**What is needed:** Can you reproduce the listing below with "x axis" renamed to "horizontal axis" everywhere it occurs, keeping everything else the same and omitting the pictures?

***** Record extracts *****

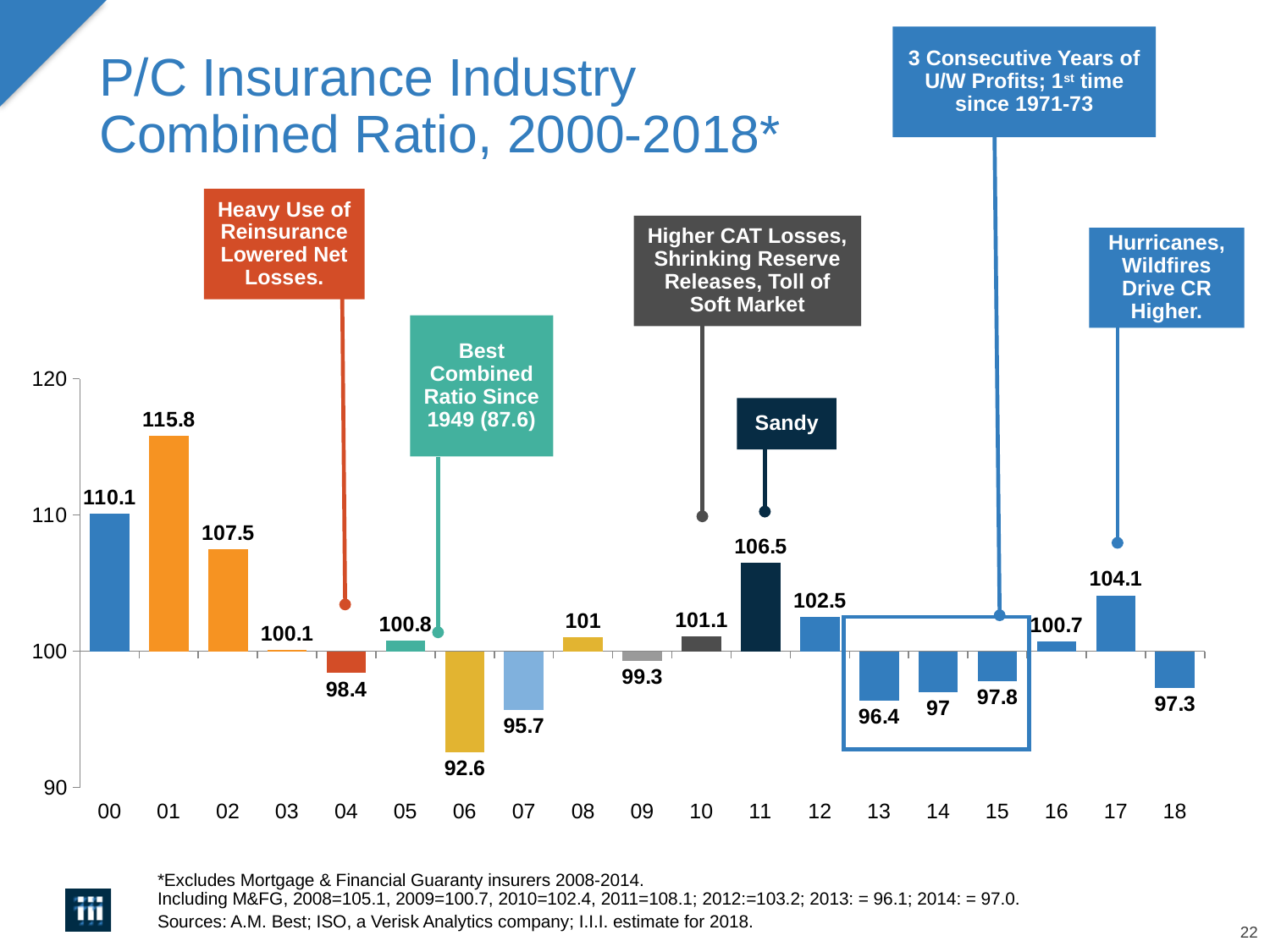
How many years are shown on the x axis? 19 What is the difference between the combined ratio in 2011 and in 2012? 4 Which year has the highest combined ratio? 01 Which year has a higher combined ratio, 2017 or 2016? 2017 What kind of chart is this? bar chart What is the combined ratio for 2006? 92.6 What is the combined ratio for 2001? 115.8 Does the combined ratio rise or fall from 2000 to 2001? rise What is the title of the chart? P/C Insurance Industry Combined Ratio, 2000-2018* Which year has the lowest combined ratio? 06 What is the combined ratio for 2018? 97.3 Is the combined ratio for 2002 greater or less than 100? greater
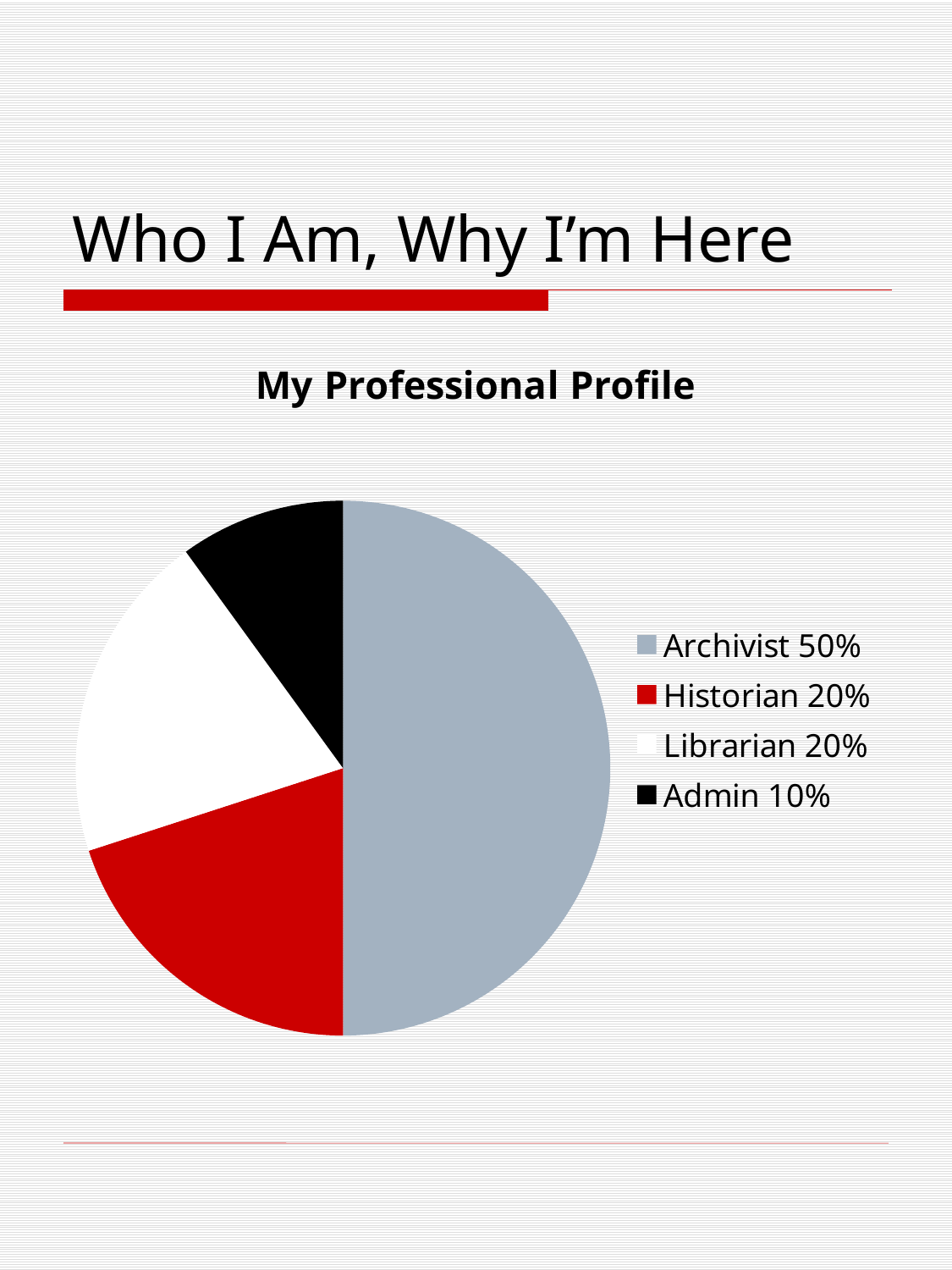
What is the combined share of Historian and Librarian? 40% What is the title of the chart? My Professional Profile What share of the pie does Archivist represent? 50% Which is larger, the Historian slice or the Admin slice? Historian Which category has the largest slice? Archivist How many slices does the pie chart have? 4 What is the difference in percentage points between the Archivist and Librarian slices? 30% What colour is the Historian slice? red Which category has the smallest slice? Admin What share of the pie does Admin represent? 10% What type of chart is shown on the slide? pie chart What share of the pie does Historian represent? 20%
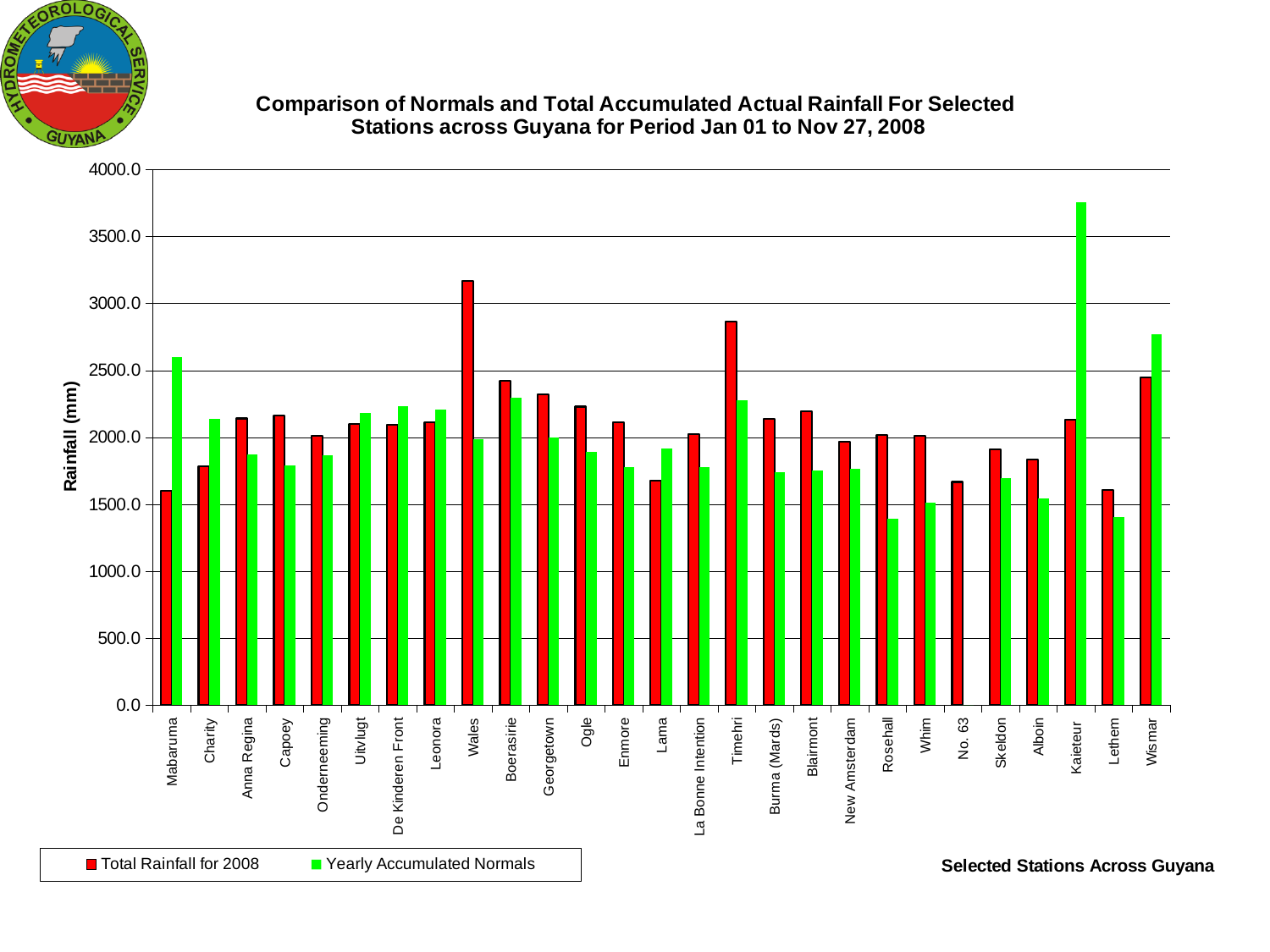
Which station has the highest Total Rainfall for 2008? Wales How many stations are shown along the x axis? 27 Is the Total Rainfall for 2008 at Wales greater or less than 3000.0? greater What kind of chart is shown on the slide? bar chart How many series does the legend list? 2 What is the label of the y axis? Rainfall (mm) Is the Total Rainfall for 2008 at Timehri greater or less than 2500.0? greater Is the Yearly Accumulated Normals value for Kaieteur greater or less than 3500.0? greater Which station has the highest Yearly Accumulated Normals value? Kaieteur At Mabaruma, which is larger: Total Rainfall for 2008 or Yearly Accumulated Normals? Yearly Accumulated Normals At Wales, which is larger: Total Rainfall for 2008 or Yearly Accumulated Normals? Total Rainfall for 2008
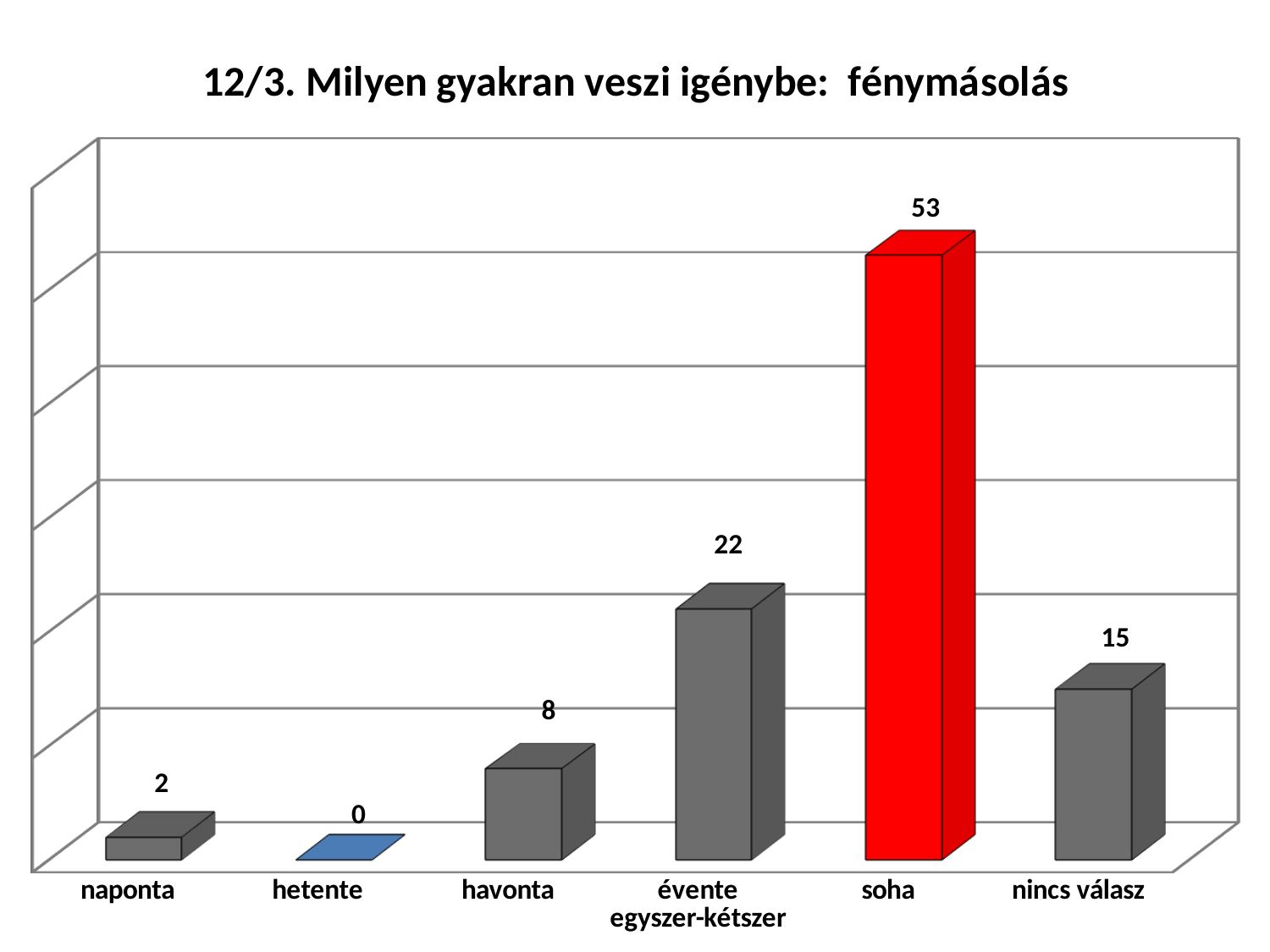
What is the value for "nincs válasz"? 15 Which category has the highest value? soha What is the value for "soha"? 53 What is the value for "hetente"? 0 Which is larger, the value for "nincs válasz" or the value for "havonta"? nincs válasz Which category has the lowest value? hetente How many categories are shown on the x axis? 6 What is the difference between the values for "havonta" and "naponta"? 6 What kind of chart is this? bar chart What is the value for "évente egyszer-kétszer"? 22 What is the difference between the values for "soha" and "évente egyszer-kétszer"? 31 What is the title of the chart? 12/3. Milyen gyakran veszi igénybe: fénymásolás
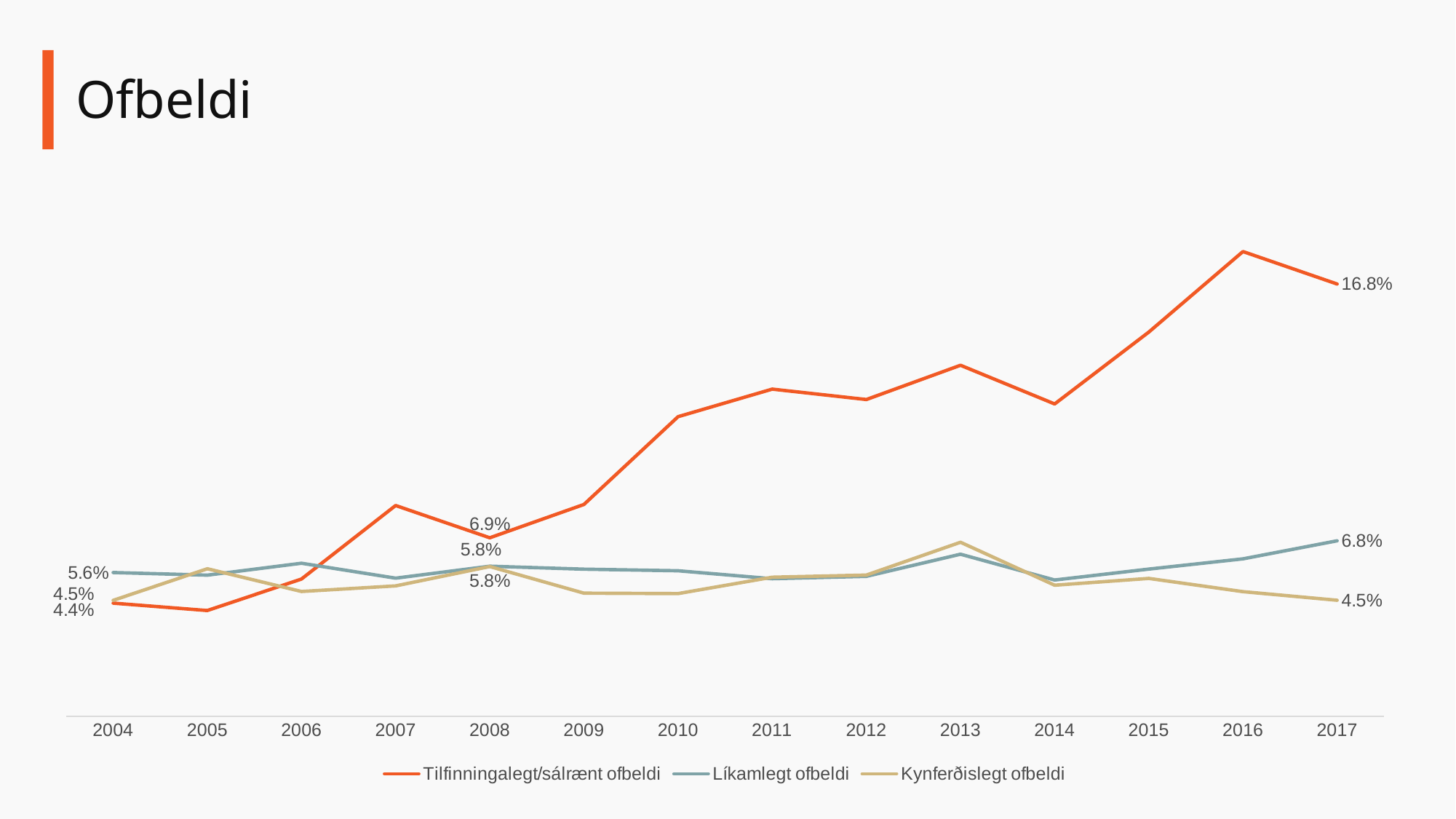
What kind of chart is shown on the slide? line chart What is the value for Tilfinningalegt/sálrænt ofbeldi in 2017? 16.8% What is the value for Líkamlegt ofbeldi in 2004? 5.6% What is the difference between Tilfinningalegt/sálrænt ofbeldi and Líkamlegt ofbeldi in 2017? 10.0% Which is larger in 2004, Líkamlegt ofbeldi or Tilfinningalegt/sálrænt ofbeldi? Líkamlegt ofbeldi What is the value for Tilfinningalegt/sálrænt ofbeldi in 2008? 6.9% What is the value for Kynferðislegt ofbeldi in 2017? 4.5% What is the value for Líkamlegt ofbeldi in 2017? 6.8% How many series does the legend list? 3 How many years are shown on the x axis? 14 Does the Tilfinningalegt/sálrænt ofbeldi line generally rise or fall from 2004 to 2017? rise Which series has the highest value in 2017? Tilfinningalegt/sálrænt ofbeldi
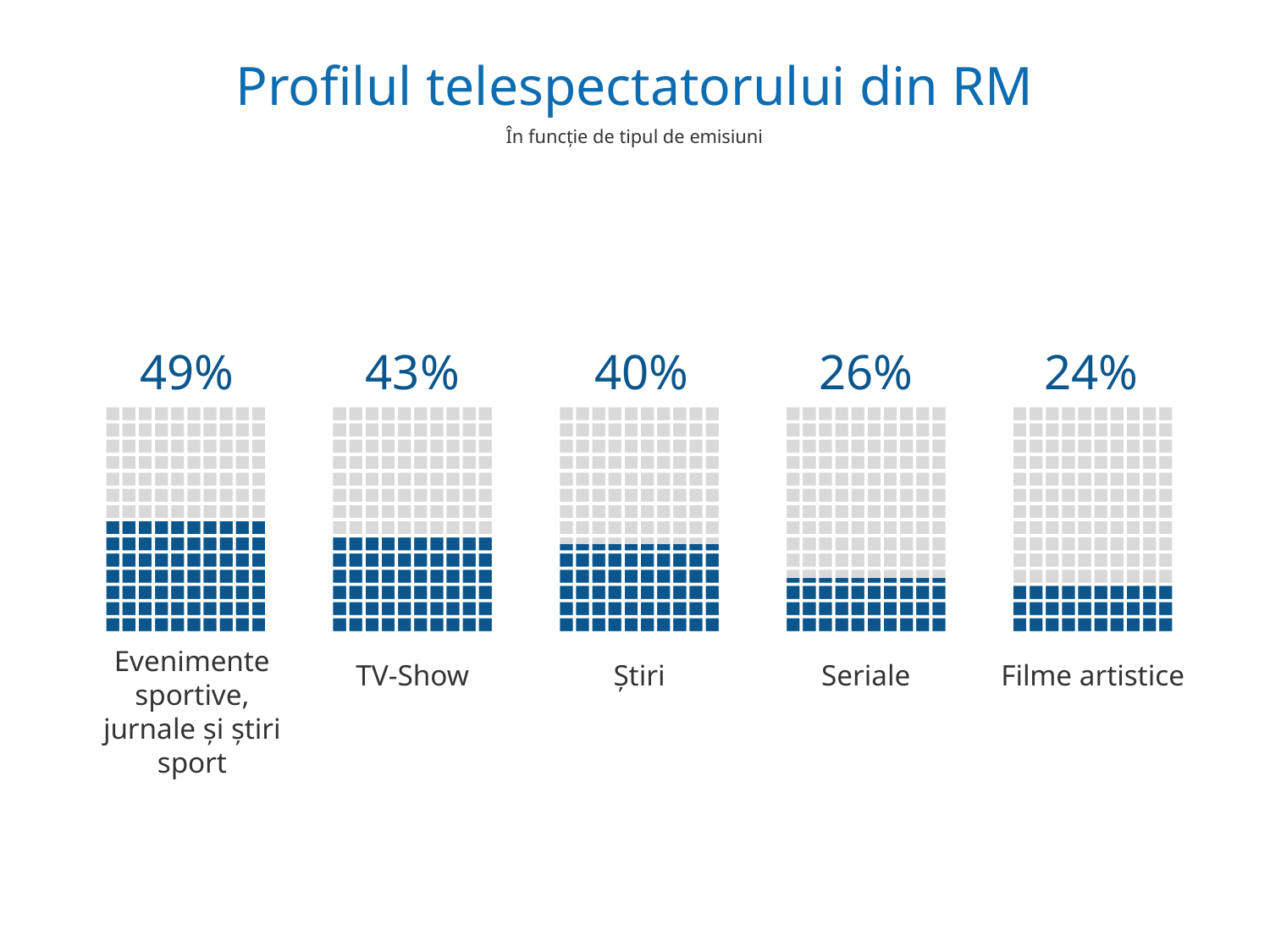
What is the difference between the values for Evenimente sportive, jurnale și știri sport and Filme artistice? 25% What is the value shown for Filme artistice? 24% What is the title of the chart? Profilul telespectatorului din RM What is the value shown for Știri? 40% What kind of chart is shown on the slide? Waffle chart (pictogram grid) What is the value shown for Seriale? 26% How many categories are shown on the chart? 5 Which category has the lowest value? Filme artistice What is the difference between the values for TV-Show and Știri? 3% Which category has the highest value? Evenimente sportive, jurnale și știri sport Which is larger, the value for Seriale or the value for Filme artistice? Seriale What is the value shown for TV-Show? 43%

*****

**Solved exercise:**
How many years are shown on the horizontal axis? 19 What is the difference between the combined ratio in 2011 and in 2012? 4 Which year has the highest combined ratio? 01 Which year has a higher combined ratio, 2017 or 2016? 2017 What kind of chart is this? bar chart What is the combined ratio for 2006? 92.6 What is the combined ratio for 2001? 115.8 Does the combined ratio rise or fall from 2000 to 2001? rise What is the title of the chart? P/C Insurance Industry Combined Ratio, 2000-2018* Which year has the lowest combined ratio? 06 What is the combined ratio for 2018? 97.3 Is the combined ratio for 2002 greater or less than 100? greater
What is the combined share of Historian and Librarian? 40% What is the title of the chart? My Professional Profile What share of the pie does Archivist represent? 50% Which is larger, the Historian slice or the Admin slice? Historian Which category has the largest slice? Archivist How many slices does the pie chart have? 4 What is the difference in percentage points between the Archivist and Librarian slices? 30% What colour is the Historian slice? red Which category has the smallest slice? Admin What share of the pie does Admin represent? 10% What type of chart is shown on the slide? pie chart What share of the pie does Historian represent? 20%
Which station has the highest Total Rainfall for 2008? Wales How many stations are shown along the horizontal axis? 27 Is the Total Rainfall for 2008 at Wales greater or less than 3000.0? greater What kind of chart is shown on the slide? bar chart How many series does the legend list? 2 What is the label of the y axis? Rainfall (mm) Is the Total Rainfall for 2008 at Timehri greater or less than 2500.0? greater Is the Yearly Accumulated Normals value for Kaieteur greater or less than 3500.0? greater Which station has the highest Yearly Accumulated Normals value? Kaieteur At Mabaruma, which is larger: Total Rainfall for 2008 or Yearly Accumulated Normals? Yearly Accumulated Normals At Wales, which is larger: Total Rainfall for 2008 or Yearly Accumulated Normals? Total Rainfall for 2008
What is the value for "nincs válasz"? 15 Which category has the highest value? soha What is the value for "soha"? 53 What is the value for "hetente"? 0 Which is larger, the value for "nincs válasz" or the value for "havonta"? nincs válasz Which category has the lowest value? hetente How many categories are shown on the horizontal axis? 6 What is the difference between the values for "havonta" and "naponta"? 6 What kind of chart is this? bar chart What is the value for "évente egyszer-kétszer"? 22 What is the difference between the values for "soha" and "évente egyszer-kétszer"? 31 What is the title of the chart? 12/3. Milyen gyakran veszi igénybe: fénymásolás
What kind of chart is shown on the slide? line chart What is the value for Tilfinningalegt/sálrænt ofbeldi in 2017? 16.8% What is the value for Líkamlegt ofbeldi in 2004? 5.6% What is the difference between Tilfinningalegt/sálrænt ofbeldi and Líkamlegt ofbeldi in 2017? 10.0% Which is larger in 2004, Líkamlegt ofbeldi or Tilfinningalegt/sálrænt ofbeldi? Líkamlegt ofbeldi What is the value for Tilfinningalegt/sálrænt ofbeldi in 2008? 6.9% What is the value for Kynferðislegt ofbeldi in 2017? 4.5% What is the value for Líkamlegt ofbeldi in 2017? 6.8% How many series does the legend list? 3 How many years are shown on the horizontal axis? 14 Does the Tilfinningalegt/sálrænt ofbeldi line generally rise or fall from 2004 to 2017? rise Which series has the highest value in 2017? Tilfinningalegt/sálrænt ofbeldi
What is the difference between the values for Evenimente sportive, jurnale și știri sport and Filme artistice? 25% What is the value shown for Filme artistice? 24% What is the title of the chart? Profilul telespectatorului din RM What is the value shown for Știri? 40% What kind of chart is shown on the slide? Waffle chart (pictogram grid) What is the value shown for Seriale? 26% How many categories are shown on the chart? 5 Which category has the lowest value? Filme artistice What is the difference between the values for TV-Show and Știri? 3% Which category has the highest value? Evenimente sportive, jurnale și știri sport Which is larger, the value for Seriale or the value for Filme artistice? Seriale What is the value shown for TV-Show? 43%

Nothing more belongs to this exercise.